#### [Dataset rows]
-------------------------

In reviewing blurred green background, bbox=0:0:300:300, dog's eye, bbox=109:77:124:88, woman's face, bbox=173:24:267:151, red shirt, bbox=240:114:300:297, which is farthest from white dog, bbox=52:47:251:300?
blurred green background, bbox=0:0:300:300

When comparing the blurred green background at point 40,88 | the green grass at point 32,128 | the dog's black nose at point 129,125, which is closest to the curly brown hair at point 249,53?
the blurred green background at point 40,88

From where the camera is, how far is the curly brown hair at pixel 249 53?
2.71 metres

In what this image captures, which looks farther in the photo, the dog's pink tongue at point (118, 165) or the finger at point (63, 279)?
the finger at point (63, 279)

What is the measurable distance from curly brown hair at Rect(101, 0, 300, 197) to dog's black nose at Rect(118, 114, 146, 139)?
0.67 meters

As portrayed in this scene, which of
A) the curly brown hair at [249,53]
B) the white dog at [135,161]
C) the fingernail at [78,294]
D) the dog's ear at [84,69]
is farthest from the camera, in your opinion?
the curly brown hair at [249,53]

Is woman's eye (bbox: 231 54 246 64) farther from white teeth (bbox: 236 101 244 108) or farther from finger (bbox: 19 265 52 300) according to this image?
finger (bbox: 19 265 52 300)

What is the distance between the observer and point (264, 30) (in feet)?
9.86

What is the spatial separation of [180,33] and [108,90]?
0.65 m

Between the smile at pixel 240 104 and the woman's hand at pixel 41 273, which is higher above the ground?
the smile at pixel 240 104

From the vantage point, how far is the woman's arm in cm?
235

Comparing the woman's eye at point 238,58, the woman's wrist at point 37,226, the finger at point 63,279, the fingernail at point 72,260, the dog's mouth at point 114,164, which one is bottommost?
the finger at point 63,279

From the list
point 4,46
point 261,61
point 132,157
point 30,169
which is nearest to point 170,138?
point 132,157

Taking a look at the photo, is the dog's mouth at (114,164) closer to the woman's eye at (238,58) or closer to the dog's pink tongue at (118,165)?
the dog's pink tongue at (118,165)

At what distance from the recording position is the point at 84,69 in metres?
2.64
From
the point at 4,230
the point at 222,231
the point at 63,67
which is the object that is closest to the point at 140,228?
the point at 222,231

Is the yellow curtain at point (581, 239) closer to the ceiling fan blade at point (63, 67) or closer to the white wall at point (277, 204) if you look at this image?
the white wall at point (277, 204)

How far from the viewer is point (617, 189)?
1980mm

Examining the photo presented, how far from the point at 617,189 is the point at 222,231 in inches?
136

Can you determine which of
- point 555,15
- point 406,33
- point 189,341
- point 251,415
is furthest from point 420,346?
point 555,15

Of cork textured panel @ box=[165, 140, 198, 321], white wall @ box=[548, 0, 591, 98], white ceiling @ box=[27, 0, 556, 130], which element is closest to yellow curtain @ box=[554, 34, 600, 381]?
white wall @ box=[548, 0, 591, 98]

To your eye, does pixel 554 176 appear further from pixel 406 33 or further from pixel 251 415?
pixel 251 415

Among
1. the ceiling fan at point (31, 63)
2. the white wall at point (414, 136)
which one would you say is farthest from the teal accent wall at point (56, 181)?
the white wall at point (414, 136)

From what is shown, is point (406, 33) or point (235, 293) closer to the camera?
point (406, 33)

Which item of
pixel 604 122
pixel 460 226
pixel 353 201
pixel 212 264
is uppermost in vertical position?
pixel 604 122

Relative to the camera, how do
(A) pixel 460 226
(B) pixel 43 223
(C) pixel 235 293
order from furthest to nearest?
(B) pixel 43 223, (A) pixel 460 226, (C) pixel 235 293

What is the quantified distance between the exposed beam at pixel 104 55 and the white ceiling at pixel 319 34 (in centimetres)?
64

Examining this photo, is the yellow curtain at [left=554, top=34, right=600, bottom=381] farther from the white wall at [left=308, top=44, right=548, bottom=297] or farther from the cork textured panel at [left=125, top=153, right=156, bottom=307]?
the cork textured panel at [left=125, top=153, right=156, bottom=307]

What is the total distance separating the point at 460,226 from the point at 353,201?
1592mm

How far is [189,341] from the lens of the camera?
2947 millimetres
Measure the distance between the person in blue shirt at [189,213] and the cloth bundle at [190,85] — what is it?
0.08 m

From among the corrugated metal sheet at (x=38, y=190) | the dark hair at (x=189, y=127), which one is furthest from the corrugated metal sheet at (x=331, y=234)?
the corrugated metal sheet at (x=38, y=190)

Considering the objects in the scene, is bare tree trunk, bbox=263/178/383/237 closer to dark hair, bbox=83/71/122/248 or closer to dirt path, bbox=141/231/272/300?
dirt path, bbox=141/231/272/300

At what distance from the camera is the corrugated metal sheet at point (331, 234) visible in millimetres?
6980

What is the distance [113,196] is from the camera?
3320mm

-------------------------

#### [What is expected]
Reproduce the material starting at the line that contains "Examining the photo" and ending at the line that contains "(B) pixel 43 223, (A)", with both of those lines included.

#### [Solution to the problem]
Examining the photo presented, how far from the point at 617,189 is the point at 222,231 in inches?
136

Can you determine which of
- point 555,15
- point 406,33
- point 189,341
- point 251,415
is furthest from point 420,346?
point 555,15

Of cork textured panel @ box=[165, 140, 198, 321], white wall @ box=[548, 0, 591, 98], white ceiling @ box=[27, 0, 556, 130], which element is closest to yellow curtain @ box=[554, 34, 600, 381]?
white wall @ box=[548, 0, 591, 98]

To your eye, does pixel 554 176 appear further from pixel 406 33 or further from pixel 251 415?
pixel 251 415

Among
1. the ceiling fan at point (31, 63)
2. the white wall at point (414, 136)
which one would you say is farthest from the teal accent wall at point (56, 181)?
the white wall at point (414, 136)

From what is shown, is point (406, 33) or point (235, 293) closer to the camera?
point (406, 33)

Which item of
pixel 604 122
pixel 460 226
pixel 353 201
pixel 212 264
is uppermost in vertical position?
pixel 604 122

Relative to the camera, how do
(A) pixel 460 226
(B) pixel 43 223
(C) pixel 235 293
order from furthest to nearest?
(B) pixel 43 223, (A) pixel 460 226, (C) pixel 235 293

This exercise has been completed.